Cuando va de visita, la tristeza no siempre toca el timbre y, si no somos precavidos, se nos puede colar sin llamar. Estás trasteando en la puerta, jugando con el pasador del cerrojo mientras piensas en fijarlo, y una mano intempestiva te toca el hombro para avisarte de su presencia a tu espalda. Es así de traicionera. Y sabes que no queda otro remedio que sacar el servicio de té para compartir ese rato de la forma más amistosa posible, confiando en que, ese día, no tarde mucho en despedirse.
***
Esta parada y fonda de las últimas jornadas, de tan sintético recuento, se debe a la “Antología del cuento triste” seleccionada por Augusto Monterroso y Bárbara Jacobs y publicada por Alfaguara en 1990.  
Son veinticuatro historias en las que la tristeza respira, más o menos encapsulada, más o menos hiriente, siempre con intensidad. Cuando empecé a releerlo, no muy segura de cuáles escogería, no pude parar.

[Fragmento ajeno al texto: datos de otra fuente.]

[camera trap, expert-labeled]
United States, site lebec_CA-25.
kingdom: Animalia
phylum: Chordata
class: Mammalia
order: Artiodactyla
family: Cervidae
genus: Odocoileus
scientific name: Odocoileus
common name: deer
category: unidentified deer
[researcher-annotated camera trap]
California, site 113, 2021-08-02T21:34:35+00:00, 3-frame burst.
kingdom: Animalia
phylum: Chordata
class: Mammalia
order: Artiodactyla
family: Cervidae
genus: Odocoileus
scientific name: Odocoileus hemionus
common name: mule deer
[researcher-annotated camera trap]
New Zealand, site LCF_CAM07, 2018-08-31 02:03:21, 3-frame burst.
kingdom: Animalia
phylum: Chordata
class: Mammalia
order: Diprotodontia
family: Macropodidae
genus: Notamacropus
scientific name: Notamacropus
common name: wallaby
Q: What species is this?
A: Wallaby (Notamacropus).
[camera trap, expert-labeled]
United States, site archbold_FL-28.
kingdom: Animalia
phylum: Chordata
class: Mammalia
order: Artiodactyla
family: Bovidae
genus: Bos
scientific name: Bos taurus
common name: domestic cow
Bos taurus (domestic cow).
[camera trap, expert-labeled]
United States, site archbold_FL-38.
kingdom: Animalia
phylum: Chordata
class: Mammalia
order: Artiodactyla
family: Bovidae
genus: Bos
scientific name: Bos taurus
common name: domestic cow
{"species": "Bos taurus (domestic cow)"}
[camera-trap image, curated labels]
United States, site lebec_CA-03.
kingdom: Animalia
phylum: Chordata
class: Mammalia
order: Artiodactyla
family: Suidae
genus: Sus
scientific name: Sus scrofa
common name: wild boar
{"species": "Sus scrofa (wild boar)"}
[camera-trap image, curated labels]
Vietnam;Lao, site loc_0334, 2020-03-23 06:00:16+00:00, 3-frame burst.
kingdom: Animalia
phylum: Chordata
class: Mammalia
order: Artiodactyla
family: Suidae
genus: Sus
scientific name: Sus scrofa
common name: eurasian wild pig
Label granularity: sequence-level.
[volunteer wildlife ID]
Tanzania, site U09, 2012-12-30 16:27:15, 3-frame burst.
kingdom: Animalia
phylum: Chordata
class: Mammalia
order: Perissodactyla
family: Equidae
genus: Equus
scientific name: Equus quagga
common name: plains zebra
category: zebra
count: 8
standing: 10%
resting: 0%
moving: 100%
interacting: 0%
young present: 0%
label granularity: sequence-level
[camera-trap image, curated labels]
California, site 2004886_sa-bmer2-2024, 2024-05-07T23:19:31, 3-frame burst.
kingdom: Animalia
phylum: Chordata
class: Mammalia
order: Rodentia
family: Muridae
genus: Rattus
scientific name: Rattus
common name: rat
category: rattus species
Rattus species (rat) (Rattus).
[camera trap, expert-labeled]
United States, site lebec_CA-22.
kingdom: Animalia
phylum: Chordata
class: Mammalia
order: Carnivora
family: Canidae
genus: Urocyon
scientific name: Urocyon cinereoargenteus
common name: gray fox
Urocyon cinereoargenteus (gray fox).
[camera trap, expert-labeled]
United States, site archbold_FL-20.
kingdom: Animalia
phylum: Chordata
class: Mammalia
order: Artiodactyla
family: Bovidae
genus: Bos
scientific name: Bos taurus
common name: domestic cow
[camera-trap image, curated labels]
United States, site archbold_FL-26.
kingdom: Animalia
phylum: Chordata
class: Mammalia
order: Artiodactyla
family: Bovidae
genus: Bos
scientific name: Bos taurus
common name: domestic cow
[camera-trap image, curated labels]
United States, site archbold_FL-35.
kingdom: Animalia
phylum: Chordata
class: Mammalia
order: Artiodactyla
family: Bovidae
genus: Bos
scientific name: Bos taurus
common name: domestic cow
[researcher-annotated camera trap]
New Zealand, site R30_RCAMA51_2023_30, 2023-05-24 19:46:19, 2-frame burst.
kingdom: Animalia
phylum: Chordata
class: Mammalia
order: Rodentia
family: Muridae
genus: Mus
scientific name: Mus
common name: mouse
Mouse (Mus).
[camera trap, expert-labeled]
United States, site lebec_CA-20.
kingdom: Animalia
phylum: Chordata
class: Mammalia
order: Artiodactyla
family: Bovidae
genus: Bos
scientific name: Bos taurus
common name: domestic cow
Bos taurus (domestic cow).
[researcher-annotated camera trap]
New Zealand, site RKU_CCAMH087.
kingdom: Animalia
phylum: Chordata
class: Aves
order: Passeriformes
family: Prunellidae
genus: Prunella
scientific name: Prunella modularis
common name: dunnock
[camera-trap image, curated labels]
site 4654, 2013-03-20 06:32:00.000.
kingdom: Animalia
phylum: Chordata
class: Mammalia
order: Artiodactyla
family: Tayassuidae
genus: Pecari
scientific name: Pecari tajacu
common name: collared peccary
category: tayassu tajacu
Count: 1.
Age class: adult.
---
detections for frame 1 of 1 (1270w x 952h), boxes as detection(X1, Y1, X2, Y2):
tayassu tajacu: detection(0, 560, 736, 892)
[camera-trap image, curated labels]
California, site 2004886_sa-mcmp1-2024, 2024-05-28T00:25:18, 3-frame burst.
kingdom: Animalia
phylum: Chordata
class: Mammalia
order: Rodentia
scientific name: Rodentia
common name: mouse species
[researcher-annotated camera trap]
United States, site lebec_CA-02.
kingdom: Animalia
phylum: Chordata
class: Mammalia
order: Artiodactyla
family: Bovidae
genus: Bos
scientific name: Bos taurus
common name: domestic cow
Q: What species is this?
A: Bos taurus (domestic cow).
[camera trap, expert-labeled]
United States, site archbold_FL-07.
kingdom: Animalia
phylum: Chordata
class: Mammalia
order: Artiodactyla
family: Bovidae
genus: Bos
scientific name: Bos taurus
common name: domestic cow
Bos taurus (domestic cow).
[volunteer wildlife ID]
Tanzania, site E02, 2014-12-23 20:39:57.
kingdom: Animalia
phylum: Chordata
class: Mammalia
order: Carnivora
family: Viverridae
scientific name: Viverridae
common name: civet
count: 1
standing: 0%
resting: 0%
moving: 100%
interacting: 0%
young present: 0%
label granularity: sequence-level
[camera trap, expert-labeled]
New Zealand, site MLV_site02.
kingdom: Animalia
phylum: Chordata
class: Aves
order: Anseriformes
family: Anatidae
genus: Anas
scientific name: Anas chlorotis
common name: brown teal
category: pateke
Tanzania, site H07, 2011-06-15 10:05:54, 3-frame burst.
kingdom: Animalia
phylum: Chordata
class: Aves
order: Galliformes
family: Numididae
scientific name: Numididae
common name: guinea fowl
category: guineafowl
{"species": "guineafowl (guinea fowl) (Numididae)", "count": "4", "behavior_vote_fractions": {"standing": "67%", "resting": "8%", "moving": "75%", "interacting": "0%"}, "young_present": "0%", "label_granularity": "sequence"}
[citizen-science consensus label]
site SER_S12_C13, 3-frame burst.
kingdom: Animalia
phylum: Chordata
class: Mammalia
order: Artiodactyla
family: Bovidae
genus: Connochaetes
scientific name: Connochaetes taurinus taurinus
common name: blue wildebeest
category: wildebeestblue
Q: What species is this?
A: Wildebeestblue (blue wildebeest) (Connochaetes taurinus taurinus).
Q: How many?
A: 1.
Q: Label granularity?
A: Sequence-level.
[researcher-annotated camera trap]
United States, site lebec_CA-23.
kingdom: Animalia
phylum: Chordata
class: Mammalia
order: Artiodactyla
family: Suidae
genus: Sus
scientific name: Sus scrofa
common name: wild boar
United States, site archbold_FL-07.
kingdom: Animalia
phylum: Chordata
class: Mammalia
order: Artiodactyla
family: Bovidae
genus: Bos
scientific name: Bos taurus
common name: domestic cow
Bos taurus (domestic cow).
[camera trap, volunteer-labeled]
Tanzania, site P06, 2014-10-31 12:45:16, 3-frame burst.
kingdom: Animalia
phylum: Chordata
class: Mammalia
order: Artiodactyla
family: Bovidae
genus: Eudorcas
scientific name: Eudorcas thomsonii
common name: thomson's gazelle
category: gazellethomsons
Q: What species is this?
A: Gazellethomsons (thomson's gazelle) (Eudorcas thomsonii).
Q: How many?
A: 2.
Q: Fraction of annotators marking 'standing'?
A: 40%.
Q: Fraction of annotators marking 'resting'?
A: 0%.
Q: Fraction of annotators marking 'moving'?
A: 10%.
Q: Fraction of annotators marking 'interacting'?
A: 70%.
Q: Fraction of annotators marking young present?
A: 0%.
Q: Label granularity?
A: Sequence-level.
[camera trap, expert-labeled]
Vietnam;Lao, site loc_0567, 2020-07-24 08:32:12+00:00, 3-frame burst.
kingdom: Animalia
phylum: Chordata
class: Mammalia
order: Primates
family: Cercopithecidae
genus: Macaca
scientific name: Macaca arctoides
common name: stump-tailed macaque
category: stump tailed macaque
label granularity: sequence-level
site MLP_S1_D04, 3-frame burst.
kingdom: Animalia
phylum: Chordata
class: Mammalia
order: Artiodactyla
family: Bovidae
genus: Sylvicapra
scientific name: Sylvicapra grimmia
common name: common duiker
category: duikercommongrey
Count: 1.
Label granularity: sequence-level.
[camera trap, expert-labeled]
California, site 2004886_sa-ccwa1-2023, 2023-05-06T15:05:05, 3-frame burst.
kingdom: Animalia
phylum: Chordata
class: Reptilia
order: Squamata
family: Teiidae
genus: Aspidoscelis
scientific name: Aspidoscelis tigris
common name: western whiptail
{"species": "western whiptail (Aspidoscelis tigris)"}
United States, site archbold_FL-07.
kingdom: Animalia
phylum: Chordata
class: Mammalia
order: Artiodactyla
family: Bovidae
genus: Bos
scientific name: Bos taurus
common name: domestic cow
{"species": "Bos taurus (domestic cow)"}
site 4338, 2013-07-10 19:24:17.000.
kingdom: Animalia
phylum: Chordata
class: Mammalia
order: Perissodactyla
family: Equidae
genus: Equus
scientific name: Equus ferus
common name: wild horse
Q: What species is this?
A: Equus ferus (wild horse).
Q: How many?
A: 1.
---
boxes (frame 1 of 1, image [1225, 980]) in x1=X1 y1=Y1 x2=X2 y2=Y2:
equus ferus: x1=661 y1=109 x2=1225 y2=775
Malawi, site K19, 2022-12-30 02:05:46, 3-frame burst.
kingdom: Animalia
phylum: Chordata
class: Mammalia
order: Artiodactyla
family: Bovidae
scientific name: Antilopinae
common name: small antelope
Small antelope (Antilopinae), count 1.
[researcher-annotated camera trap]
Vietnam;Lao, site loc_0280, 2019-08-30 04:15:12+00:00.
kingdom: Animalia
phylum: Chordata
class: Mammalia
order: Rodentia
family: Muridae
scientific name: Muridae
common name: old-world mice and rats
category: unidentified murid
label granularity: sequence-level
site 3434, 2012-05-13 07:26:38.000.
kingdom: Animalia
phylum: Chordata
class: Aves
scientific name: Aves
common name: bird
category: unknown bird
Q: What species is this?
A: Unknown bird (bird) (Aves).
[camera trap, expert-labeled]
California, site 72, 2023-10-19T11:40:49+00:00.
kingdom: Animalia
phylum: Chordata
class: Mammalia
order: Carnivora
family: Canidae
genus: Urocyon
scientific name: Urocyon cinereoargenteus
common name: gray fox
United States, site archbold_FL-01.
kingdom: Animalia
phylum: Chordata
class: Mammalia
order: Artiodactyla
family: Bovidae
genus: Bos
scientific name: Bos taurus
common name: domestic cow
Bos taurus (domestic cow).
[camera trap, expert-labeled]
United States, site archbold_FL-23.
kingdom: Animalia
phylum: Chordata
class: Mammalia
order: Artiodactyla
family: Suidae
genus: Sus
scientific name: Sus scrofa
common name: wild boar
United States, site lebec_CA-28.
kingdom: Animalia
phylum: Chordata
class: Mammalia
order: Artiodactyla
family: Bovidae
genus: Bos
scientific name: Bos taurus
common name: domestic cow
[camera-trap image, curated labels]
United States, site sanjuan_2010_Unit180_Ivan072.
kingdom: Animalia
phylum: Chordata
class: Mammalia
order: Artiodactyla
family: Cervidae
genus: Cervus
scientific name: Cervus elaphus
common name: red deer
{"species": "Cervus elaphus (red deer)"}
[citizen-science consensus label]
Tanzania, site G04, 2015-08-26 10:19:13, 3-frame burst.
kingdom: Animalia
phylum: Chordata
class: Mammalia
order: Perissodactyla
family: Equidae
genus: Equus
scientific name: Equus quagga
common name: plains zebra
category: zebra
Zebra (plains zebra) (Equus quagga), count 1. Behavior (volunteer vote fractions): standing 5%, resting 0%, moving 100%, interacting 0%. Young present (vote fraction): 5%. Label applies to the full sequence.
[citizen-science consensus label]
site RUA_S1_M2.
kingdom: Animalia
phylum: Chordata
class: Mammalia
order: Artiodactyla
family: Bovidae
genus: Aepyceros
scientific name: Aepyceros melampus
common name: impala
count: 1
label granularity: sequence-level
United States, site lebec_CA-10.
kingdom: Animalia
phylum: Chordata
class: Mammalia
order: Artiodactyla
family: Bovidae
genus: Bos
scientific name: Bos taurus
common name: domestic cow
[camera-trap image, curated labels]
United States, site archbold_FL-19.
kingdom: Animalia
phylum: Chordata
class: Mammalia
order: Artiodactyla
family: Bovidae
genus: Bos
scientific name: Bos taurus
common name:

Estos seis cuentos pertenecen a autores en los que todavía no me había detenido en este viaje, pero recomiendo leerlos todos. Los amantes de lo breve y lo bueno no os arrepentiréis.
Una tragedia estival, de Arna Bontemps, traducido por Margarita Cavándoli.
La marcha, de Sherwood Anderson, traducido por A. Ros.
Tobías Mindernickel, de Thomas Mann, traducido por J. Fontcuberta.
Una nubecilla, de James Joyce, traducido por Guillermo Cabrera Infante.
El caballero de San Francisco, de Ivan Bunin, traducido por Ida Gorodezki.
Irse de la casa amarilla, de Saul Bellow, traducido por Rafael Vázquez Zamora.

Entre los demás cuentos (hasta un total de veinticuatro), encontraréis a escritores como Herman Melville, “Clarín”, Katherine Mansfield, William Faulkner, Dorothy Parker, Juan Rulfo o Grace Paley. Ahí es nada.